Money will fund research into unmanned aircraft, air-to-air refuelling and other projects.
It is understood that Brussels is finalising these as Britain removes a significant obstacle to increased defence co-operation among its members.
The Guardian reported here:
“The European Union is mulling a €1bn (£870m) defence fund, as Britain’s impending departure raises hopes of deeper military cooperation in the bloc. The EU’s executive arm will outline plans on Wednesday for a fund to pool research into new military technology, such as drones, air-to-air refuelling planes and cyber-defence systems.
In an implicit challenge to Britain as it heads for the EU exit, the European commission will say that no single EU country – not even the largest – can afford to develop the most costly military equipment alone. “The development of a new generation of many major defence systems is today beyond the reach of a single EU member state.”
The Financial Times say that when the union puts forward the plan, the European Commission will rely on treaty provisions that give Brussels the right to take “any useful initiative” to promote co-ordination between member states to promote the bloc’s industrial competitiveness.
Hasn’t the European Defence Agency been doing this for years?
There are numerous EU defence agencies nowadays, created in the decade since the ratification of the Lisbon Treaty.
One might nearly get the impression that the EU wants to replace NATO.
EU is not going to replace NATO for anyone other than a core of say 9 Western European nations (Germany, France, Belgium, Austria, Italy, Spain, Portugal, Holland, Denmark).
The Eastern European nations and NATO members will still cling desperately to NATO support to offset the threat for Putin’s Russia.
European defence integration will only work if they can agree to bring unique national capabilities to a wider balanced unified force. Such as French carrier strike- (France need’s a second carrier), Dutch Amphibious forces- now a weakened remnant of what was once a capable small marine corps, German air defence destroyers/ frigates and submarines, Danish special forces, etc etc. This is unlikely to happen in my lifetime as the EU 27 cannot agree on anything, except to try to slap the UK with a ridiculous leaving bill of tens of billions of £. It would seem our departure seems to have upset their dreams of never ending champagne, state diners, lots of mutual back slapping and spending of UK contributions and money on European infrastructure whilst giving little or nothing back to the UK for our membership- except of course to stop us from deporting convicted terrorists. Dream on EU.
The EU might actually have to spend somewhere near the required 2% GDP to defence ratio to actually achieve anything in defence.
So let me get this right? An organisation that was founded on the premise that mutual trade is the best way to enhance everyone’s lives and bring peace to a Continent now needs a military budget? Can we assume the trading ideology has failed then?

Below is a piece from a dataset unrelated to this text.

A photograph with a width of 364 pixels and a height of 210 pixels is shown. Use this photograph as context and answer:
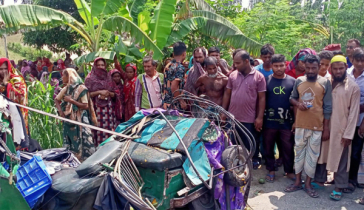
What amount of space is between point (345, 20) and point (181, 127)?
14.9 metres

And for what? Given NATO is the only organisation that has kept the peace in Europe since WWII (despite the EU making that claim) and then thanks only to the generosity of the USA, and less so but also the UK, what is the point of creating yet ANOTHER military layer if it is nothing more than yet another piece in the jigsaw that will create a European superstate?
The lies and deception continue that a ‘USE’ or rather a ‘USSSE’ was never the intention of the creation of the EU when the EEC was achieving everyone’s aims as a trading deal. We never needed an EU then and we do not need it now. History will prove us right that while we may take some hit in the short term in the long term the EU will inevitably fail because it is based on lies, deception, a lack of true democracy and a false ideology.
A flag, an anthem, a Parliament, 5 Presidents, a Commission, a police force, a Supreme Court and now a military. Can anyone explain why we need all THAT to just sell goods and services to each other?
Spot on Chris. Pray May wins tomorrow and the UK gets a firm, secure Brexit, in its entirety.
Agree the EU is moving towards ever increasing integration all under the yoke of unvoted for Commissioners whose wishes and desires for domination are supported by the German wish to once again control Europe.
The EU is not a democracy, we will as a nation take a huge economic hit for daring to leave the EU before we were dragged into an unelected superstate. I think in the long run the UK will be fine but we will experience considerable pain. There is no way our so called friends and allies in the EU will let us leave with favourable terms without trying to first punish us.
Difficulty is there is no majority government in the UK and so we are a divided nation. I think our biggest advantages is our armed forces and thus we need to rebuild and rearm, especially our Royal Navy, especially as we look to trade with the wider world.